____ Supplied records

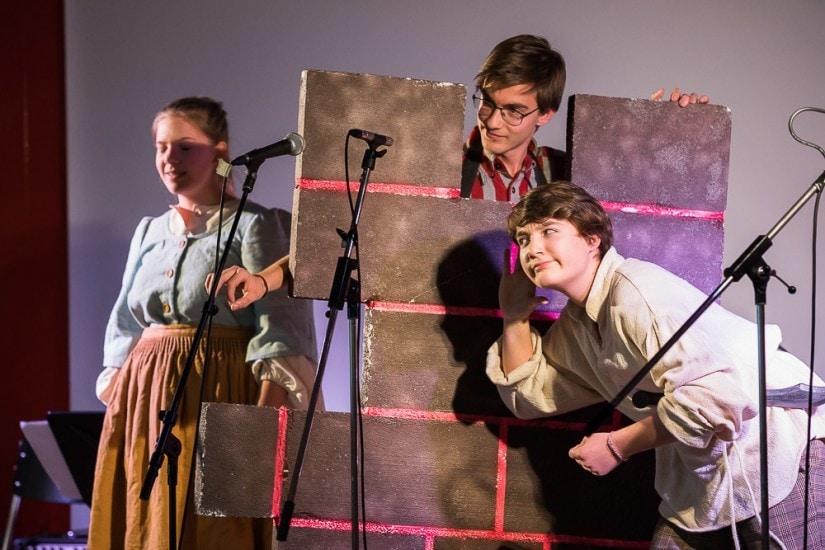 Theatervorstellung, Frau horcht an einer Mauer.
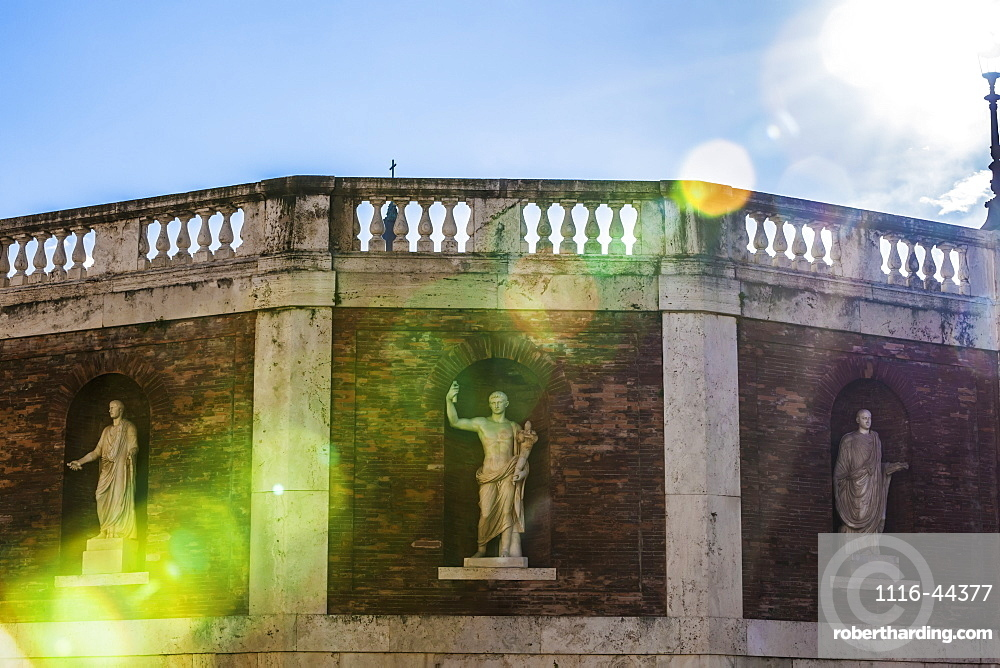 Statues In Niches On A Brick Wall With Balustrades Along The Top With Sunlight Streaming Down, Piazza Del Quirinale, Rome, Italy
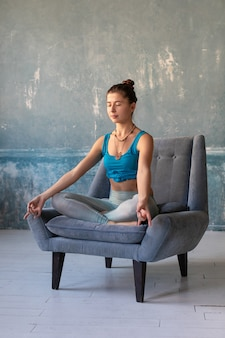 Girl practice yoga while sitting on armchair with lotos pose crossed legs.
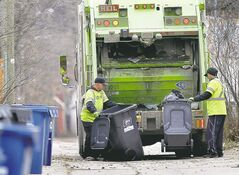An Emterra crew collects trash in the Wolseley neighbourhood in a November file photo.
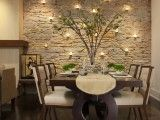 my fav dining room look. Love the stone wall with lights and the modern table. also love color scheme and ambiance.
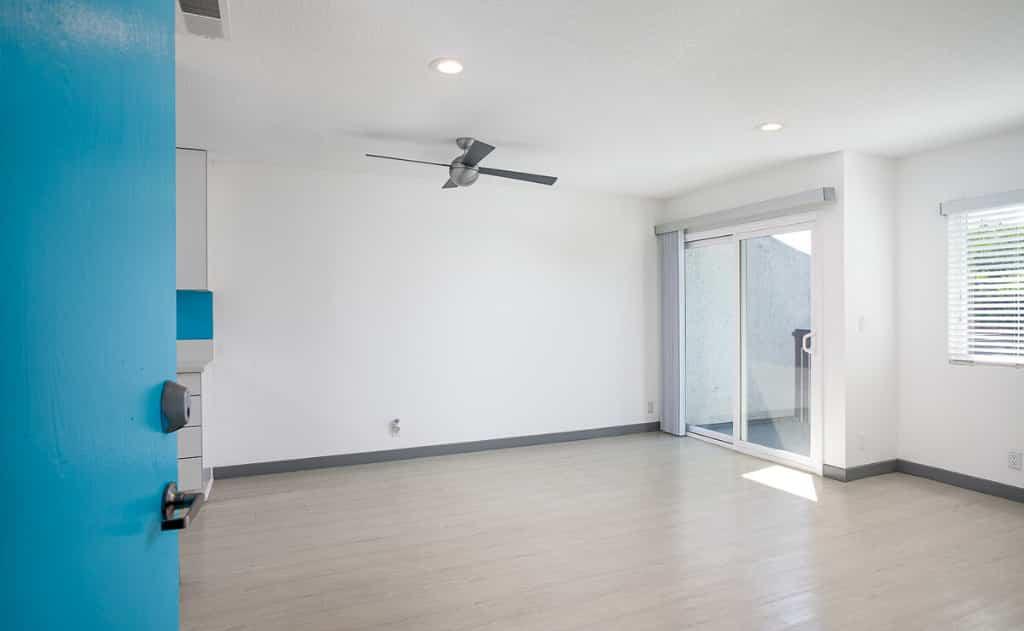 Open door into bedroom space with ceiling fan
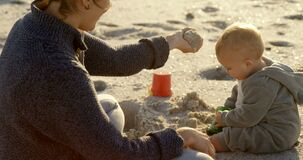 Mother playing with her baby boy in the beach 4k stock video footage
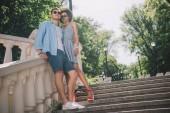 Fotografia Inquadratura dal basso di eleganti coppie multiculturali che stanno sulle scale nel parco
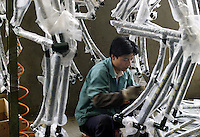 A worker adds componets to bicycle frames at the Shanghai Forever Bicycle Factory (SFBF) in Shanghai, China. Despite the government's efforts to encourage automobile ownership in recent years, the bicycle remains the most popular mode of transportation for China's masses. The SFBF, it's products once a must have and a symbol of status for every Chinese family, are now supplying bicycles to countries around the world. It has seen it's sales increase 59% percent in the past year to 876 million yuan (euro 89.36 million)..21-APR-04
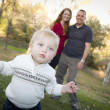 Cute Young Boy Walking as Parents Look On From Behind — Stock Photo #7926147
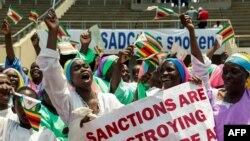 Des manifestants scandent des slogans et agitent le drapeau national du Zimbabwe au cours d'un rassemblement visant à dénoncer les sanctions économiques américaines et européennes, à Harare, le 25 octobre 2019. (AFP)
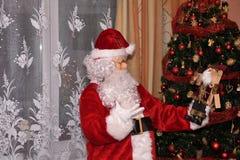 Santa Claus and Christmass tree during Xmas with happy girl. Santa Claus incoming home during holiday Christmass tree during Xmas with happy girl decoration Stock Photo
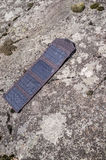 Portable solar panels lie on the shore and accumulate energy. Stock Images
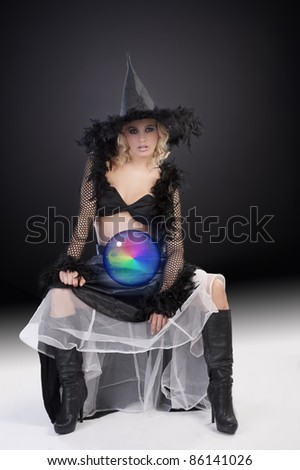 young beautiful woman in witch black dress with hat and a long gown holding a magic crystal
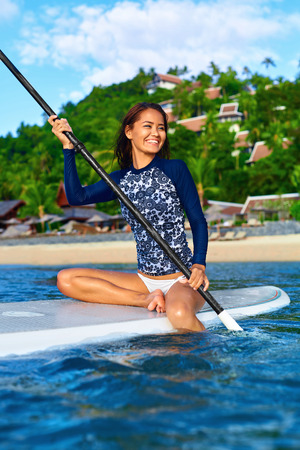 recreational sports: Hobby. Healthy Happy Athletic Girl In Wetsuit Paddling On Stand Up Paddle ( SUP, Surfing ) Board In Ocean. Summer Fun, Holidays Travel Vacation. Lifestyle. Recreational Water Sports. Leisure Activity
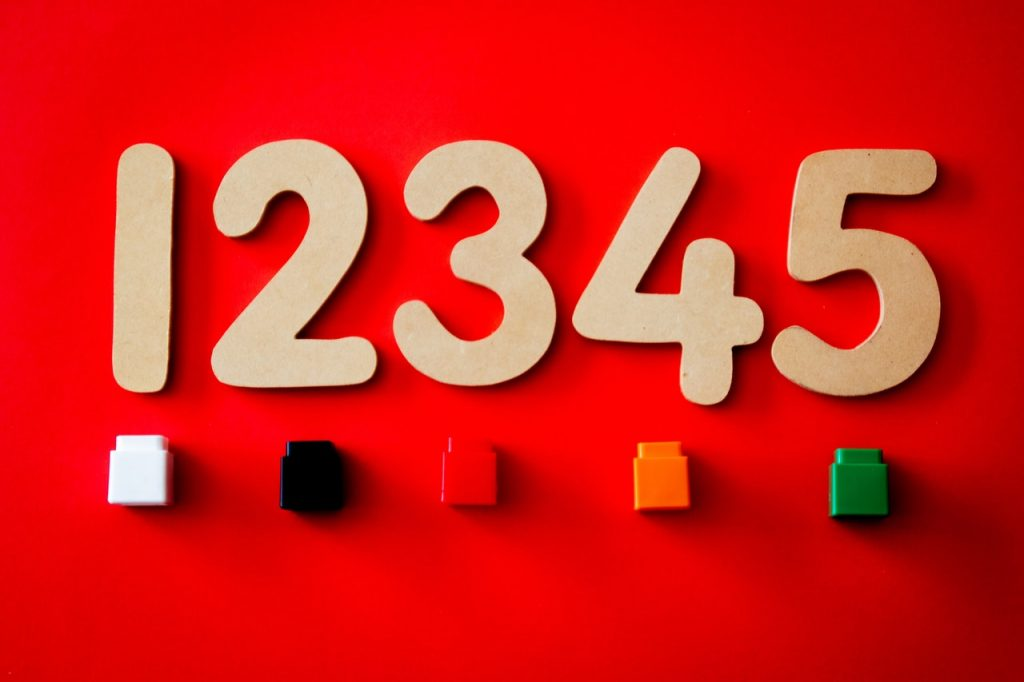 Wooden numbers and plastic blocks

________

| What the exercise asks |
Take the listing above and restate it word for word, without its pictures.

| Problem solution |
 Theatervorstellung, Frau horcht an einer Mauer.
 Statues In Niches On A Brick Wall With Balustrades Along The Top With Sunlight Streaming Down, Piazza Del Quirinale, Rome, Italy
 Girl practice yoga while sitting on armchair with lotos pose crossed legs.
An Emterra crew collects trash in the Wolseley neighbourhood in a November file photo.
 my fav dining room look. Love the stone wall with lights and the modern table. also love color scheme and ambiance.
 Open door into bedroom space with ceiling fan
 Mother playing with her baby boy in the beach 4k stock video footage
 Fotografia Inquadratura dal basso di eleganti coppie multiculturali che stanno sulle scale nel parco
 A worker adds componets to bicycle frames at the Shanghai Forever Bicycle Factory (SFBF) in Shanghai, China. Despite the government's efforts to encourage automobile ownership in recent years, the bicycle remains the most popular mode of transportation for China's masses. The SFBF, it's products once a must have and a symbol of status for every Chinese family, are now supplying bicycles to countries around the world. It has seen it's sales increase 59% percent in the past year to 876 million yuan (euro 89.36 million)..21-APR-04
 Cute Young Boy Walking as Parents Look On From Behind — Stock Photo #7926147
 Des manifestants scandent des slogans et agitent le drapeau national du Zimbabwe au cours d'un rassemblement visant à dénoncer les sanctions économiques américaines et européennes, à Harare, le 25 octobre 2019. (AFP)
 Santa Claus and Christmass tree during Xmas with happy girl. Santa Claus incoming home during holiday Christmass tree during Xmas with happy girl decoration Stock Photo
 Portable solar panels lie on the shore and accumulate energy. Stock Images
 young beautiful woman in witch black dress with hat and a long gown holding a magic crystal
 recreational sports: Hobby. Healthy Happy Athletic Girl In Wetsuit Paddling On Stand Up Paddle ( SUP, Surfing ) Board In Ocean. Summer Fun, Holidays Travel Vacation. Lifestyle. Recreational Water Sports. Leisure Activity
 Wooden numbers and plastic blocks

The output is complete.